Her comments were met with harsh criticism, however, with one of America’s foremost constitutional experts taking the vice president to task.
Specifically, Harris accused the nation’s highest judicial body of becoming “an activist court” when it overturned a half-century of precedent this year by ruling that there is no constitutionally protected right to abortion.
EXCLUSIVE: Vice President Kamala Harris says the Supreme Court is “an activist court” for overturning Roe v. Wade.@VP: “We had an established right for almost half a century. … This court took that constitutional right away. And we are suffering as a nation because of it.” pic.twitter.com/Tmv955n4Bx
— Meet the Press (@MeetThePress) September 9, 2022
However, George Washington University professor and constitutional law scholar Jonathan Turley took issue with Harris’ remarks in a post to his blog.
“The fact that the Court overturned a long-standing precedent does not mean that it is an ‘activist court,'” Turley wrote.
“As I have previously noted, justices take an oath to uphold the Constitution and to ‘faithfully and impartially’ interpret the law,” he continued.
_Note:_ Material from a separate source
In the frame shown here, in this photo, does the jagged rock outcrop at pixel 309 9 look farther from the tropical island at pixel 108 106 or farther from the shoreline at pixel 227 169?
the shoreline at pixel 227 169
“It is bizarre to argue that they should vote for some interpretation of the Constitution that they believe is wrong and unfounded just to preserve precedent,” Turley declared.
Logic doesn’t add up
The legal professor then pointed out how important cases regarding civil rights would have been decided differently had the Supreme Court only been concerned with matters of precedent.
“If that view had prevailed in the past, Brown v. Board of Education would have upheld the racist precepts of ‘separate but equal’ in Plessy v. Ferguson,” Turley noted. “When it comes to fundamental rights, justices should faithfully interpret the Constitution.”
“There may be a greater hold of precedent in statutory interpretations (since Congress can address erroneous or conflicting interpretations),” he acknowledged.
“However, in the interpretation of the Constitution, justices are fulfilling an oath to ‘support and defend the Constitution of the United States.”